Levinas' relation to Hegel is interesting. It's well-known that he opposed the Hegelian system. But I don't yet know precisely how or why he does so.
In one respect Hegel could be an ally for Levinas, if one considers the mutual dependence of consciousness on one another. "No subjectivity without intersubjectivity," one might say.
The contrast with Hegel suggests that Levinas is not a thinker of equality, mutuality and reciprocity; he is a thinker of asymmetry, guilt, passivity, and what he calls "substitution." The other comes from the outside and he calls my spontaneity into question; he asks me, "by what right?," and I am answerable to the other. Before, I was answerable to no one; I lived and enjoyed.

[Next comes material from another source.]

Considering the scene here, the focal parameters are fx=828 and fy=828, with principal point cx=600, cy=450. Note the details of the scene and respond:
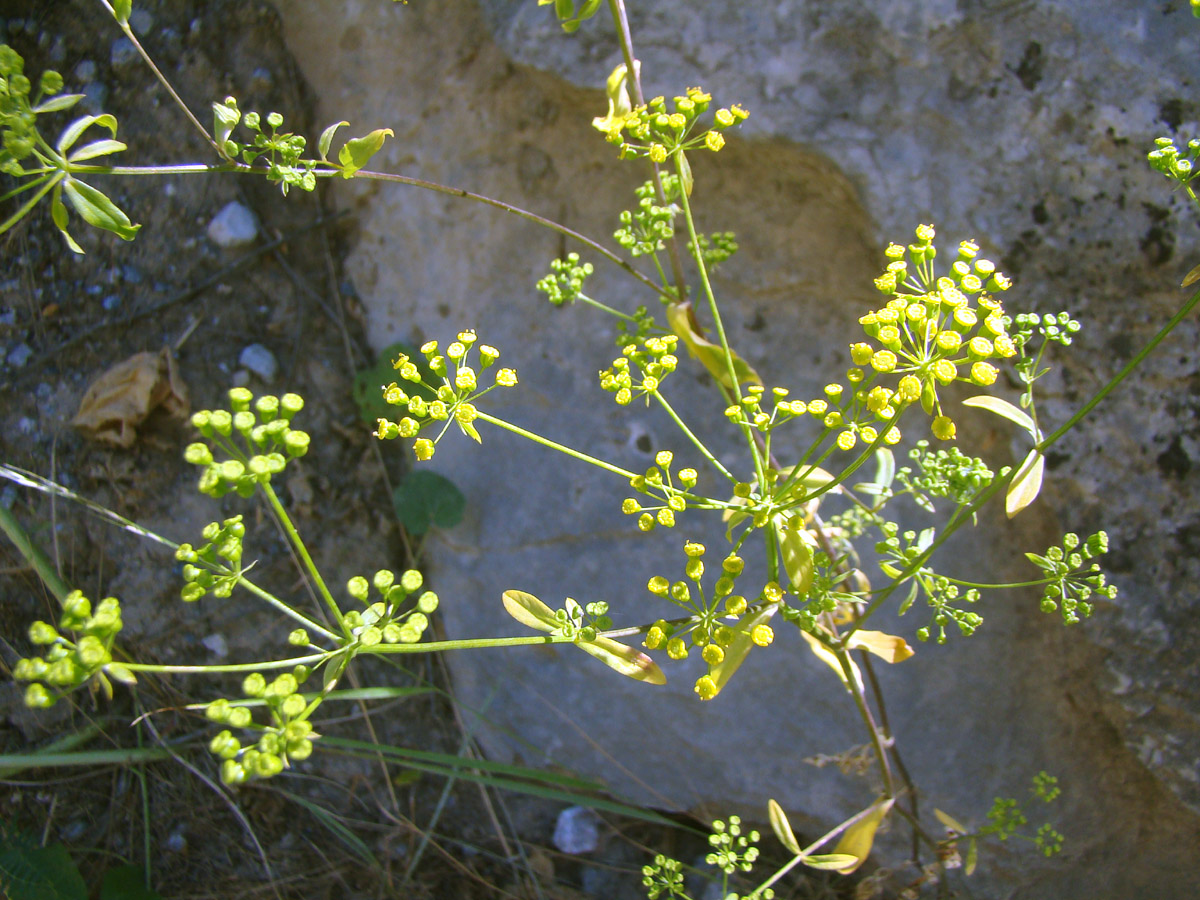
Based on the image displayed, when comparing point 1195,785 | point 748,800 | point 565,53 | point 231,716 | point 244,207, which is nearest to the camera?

Now, I am answerable to the other, and I am responsible to he other even before I am responsible to myself.
Yet we should not forget that Levinas decisively sided with Israel in the Israel-Palestine conflict, and even defended the Sabra massacre in 1987. Sharon, who permitted the massacre to take place, is under indictment for war crimes because of his actions taken in this incident.

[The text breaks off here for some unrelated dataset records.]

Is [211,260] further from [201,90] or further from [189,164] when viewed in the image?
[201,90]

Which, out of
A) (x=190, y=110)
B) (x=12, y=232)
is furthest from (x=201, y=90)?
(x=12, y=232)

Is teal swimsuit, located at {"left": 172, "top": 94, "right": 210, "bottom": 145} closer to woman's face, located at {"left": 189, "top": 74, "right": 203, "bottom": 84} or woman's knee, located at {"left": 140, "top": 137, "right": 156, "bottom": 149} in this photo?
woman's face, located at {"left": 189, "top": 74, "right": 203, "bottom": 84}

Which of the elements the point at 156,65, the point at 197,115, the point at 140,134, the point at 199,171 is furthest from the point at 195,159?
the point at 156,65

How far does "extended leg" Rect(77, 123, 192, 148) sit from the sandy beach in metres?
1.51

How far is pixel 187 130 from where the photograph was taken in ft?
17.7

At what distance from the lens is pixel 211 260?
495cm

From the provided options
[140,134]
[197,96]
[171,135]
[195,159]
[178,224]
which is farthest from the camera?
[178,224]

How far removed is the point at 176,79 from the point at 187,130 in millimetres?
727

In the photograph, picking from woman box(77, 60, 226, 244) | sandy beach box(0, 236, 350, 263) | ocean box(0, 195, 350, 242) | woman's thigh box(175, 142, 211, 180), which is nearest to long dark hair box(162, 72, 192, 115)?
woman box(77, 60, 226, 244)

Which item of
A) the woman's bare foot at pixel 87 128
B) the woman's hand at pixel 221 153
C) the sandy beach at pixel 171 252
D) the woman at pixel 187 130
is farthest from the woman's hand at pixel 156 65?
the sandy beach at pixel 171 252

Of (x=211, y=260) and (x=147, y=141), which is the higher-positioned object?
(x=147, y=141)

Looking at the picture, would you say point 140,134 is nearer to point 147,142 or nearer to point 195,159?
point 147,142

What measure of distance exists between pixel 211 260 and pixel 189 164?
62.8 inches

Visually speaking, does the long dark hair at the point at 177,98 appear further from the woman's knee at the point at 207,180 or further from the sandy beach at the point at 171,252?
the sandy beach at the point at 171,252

In short: here's an ethics of passivity and asymmetry and being hostage to the other which is used to apologize for what many consider to be war crimes.

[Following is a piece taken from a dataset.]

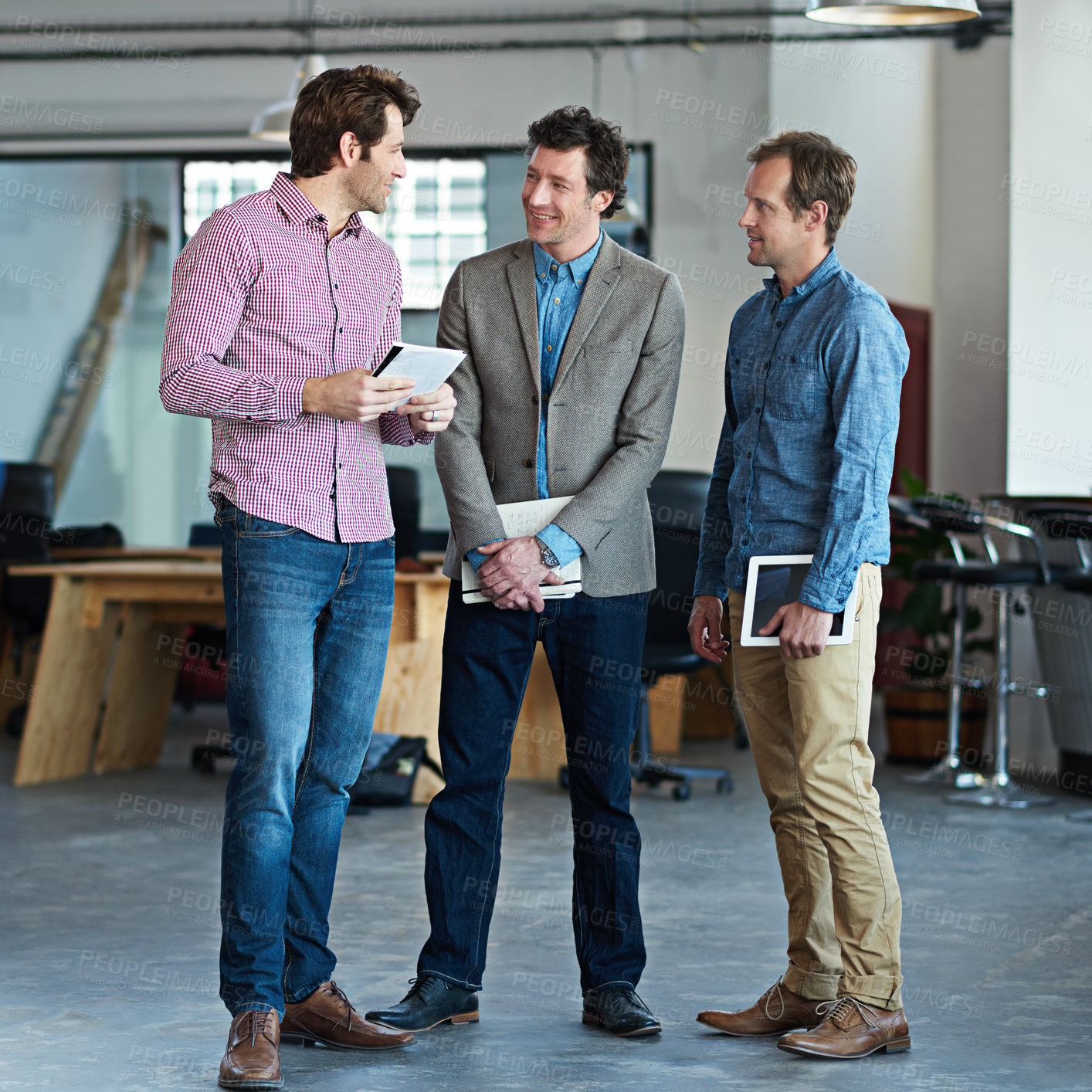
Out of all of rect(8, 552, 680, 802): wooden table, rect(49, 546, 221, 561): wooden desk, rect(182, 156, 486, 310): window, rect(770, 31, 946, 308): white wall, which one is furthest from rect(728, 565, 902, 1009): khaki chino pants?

It's hard not to sense that something has gone wrong here. But I don't know what.
Perhaps Levinas was personally unable to see the humanity of the other when the other is a Palestinian, and this attests to the ways in which thinkers can fall short of their own thoughts.
Perhaps seeing the humanity of the other and putting them in a concentration camp are not incompatible. (But if that's the case, then Levinas' project is a failure.)